Colonization by bacteria of the rhizosphere (the zone surrounding plant roots) is crucial to plant productivity and plants secrete a variety of nutrients and secondary metabolites to engineer the rhizosphere to their advantage. In spite of its importance, rhizosphere colonization is poorly understood but recent advances in genome sequencing and analysis makes it possible to address this complex topic in exciting new ways.
We have recently developed maps of bacterial transcription which reveal the presence of specific plant metabolites released by roots (1). To capitalize on this information we have developed bacterial lux fusions to the promoters of many of these genes, creating metabolite-specific biosensors that enable quantitative detection of metabolites secreted by roots using a sensitive charged-coupled device (CCD) camera.

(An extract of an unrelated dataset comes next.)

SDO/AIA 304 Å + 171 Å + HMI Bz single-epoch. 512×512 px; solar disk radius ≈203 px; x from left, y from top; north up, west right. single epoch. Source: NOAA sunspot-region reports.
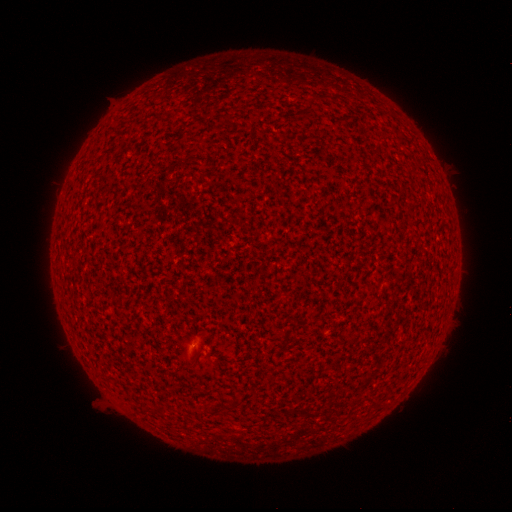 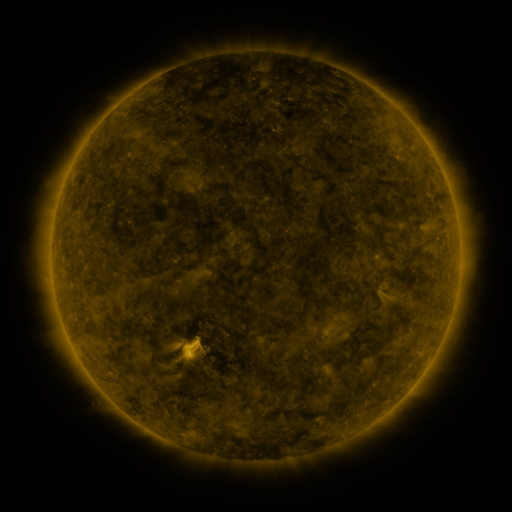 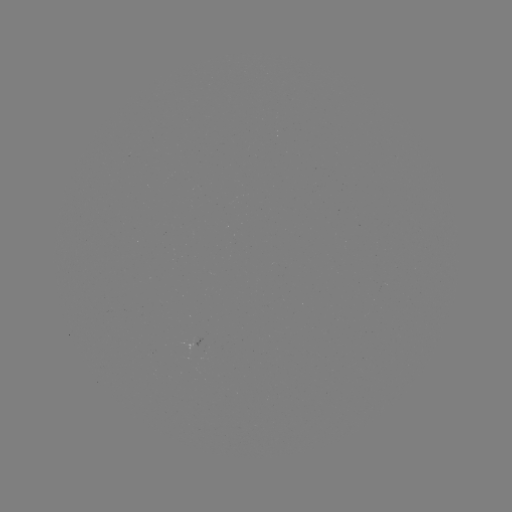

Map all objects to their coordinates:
(none)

Bio-reporters based on Lux technology are particularly powerful because they enable non-invasive monitoring of plants, and we are able to map the release of metabolites to precise regions of roots (e.g. presence of phenylalanine on pea roots shown). Plants grown in square Petri dishes were inoculated with bacteria containing a specific biosensor to enable the precise temporal and spatial mapping of metabolites released by plants (2). It has also allowed us to begin screening plant mutants for both decreased and increased metabolite secretion.

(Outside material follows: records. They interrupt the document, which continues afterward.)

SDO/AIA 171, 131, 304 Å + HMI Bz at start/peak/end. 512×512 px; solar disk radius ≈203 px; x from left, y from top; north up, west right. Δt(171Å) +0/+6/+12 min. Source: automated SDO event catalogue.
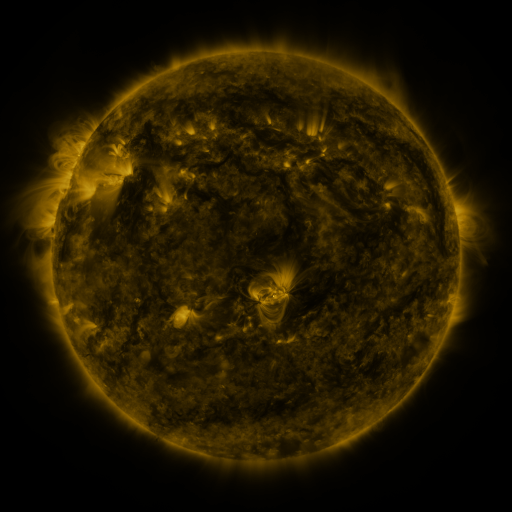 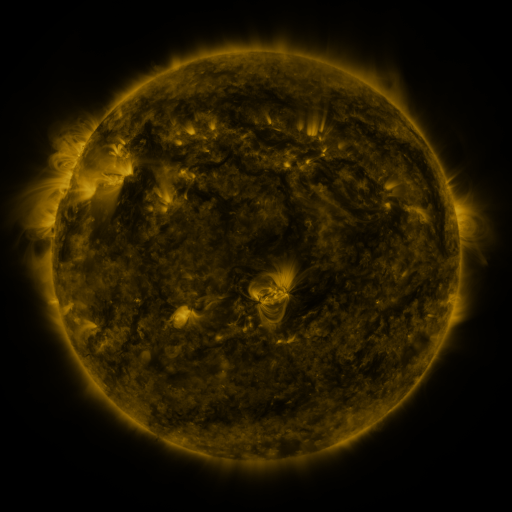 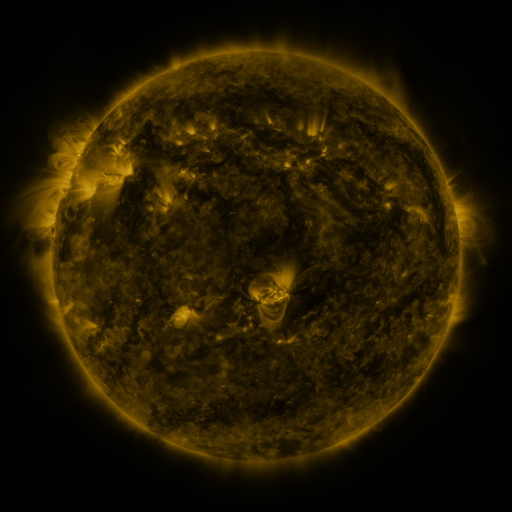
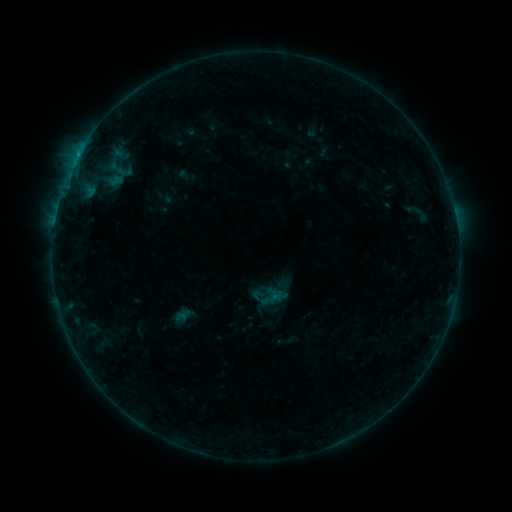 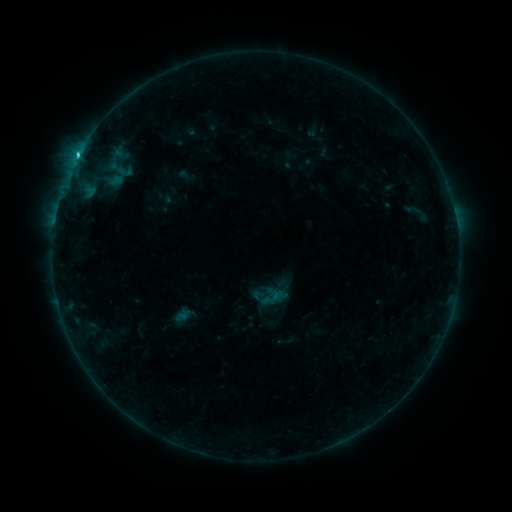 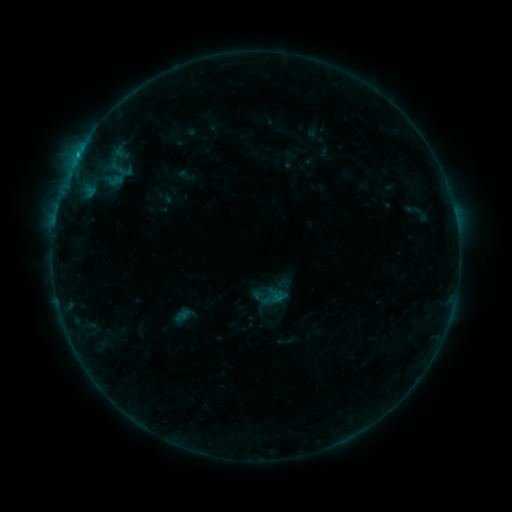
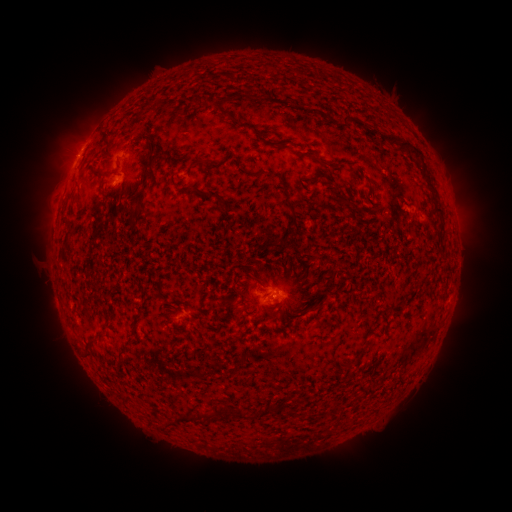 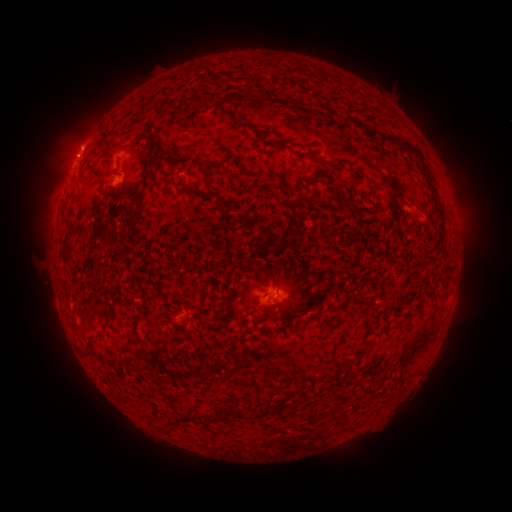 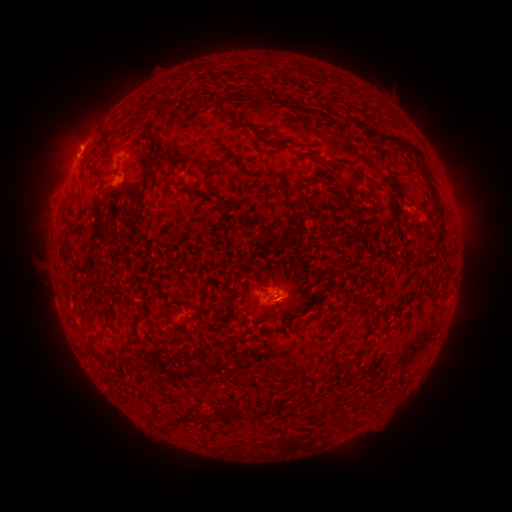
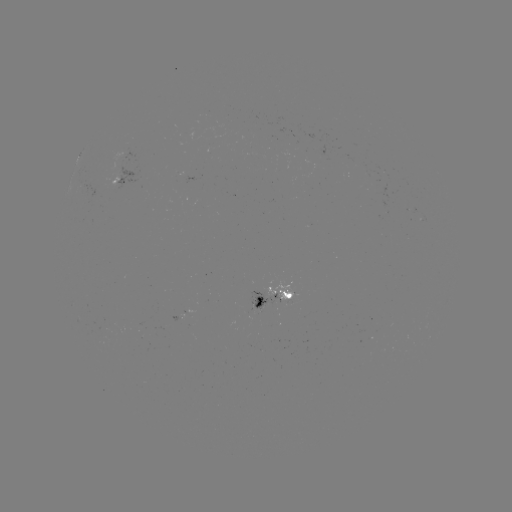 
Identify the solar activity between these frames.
C1.3 flare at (78, 156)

(1) Ramachandran, V., East, A.K., Karunakaran, R., Downie, J.A. & Poole, P.S. (2011) Adaptation of Rhizobium leguminosarum to pea, alfalfa and sugar beet rhizospheres investigated by comparative transcriptomics. Genome Biology 12:R106.
(2) Pini, F., East, A.K., Appia-Ayme, C., Tomek, J., Karunakaran, R., Mendoza-Suarez, M., Edwards, A., Terpolilli, J., Roworth, J., Downie, J.A. & Poole, P.S. (2017) Lux bacterial biosensors for in vivo spatiotemporal mapping of root secretion. Plant Physiology 174: 1289-1306.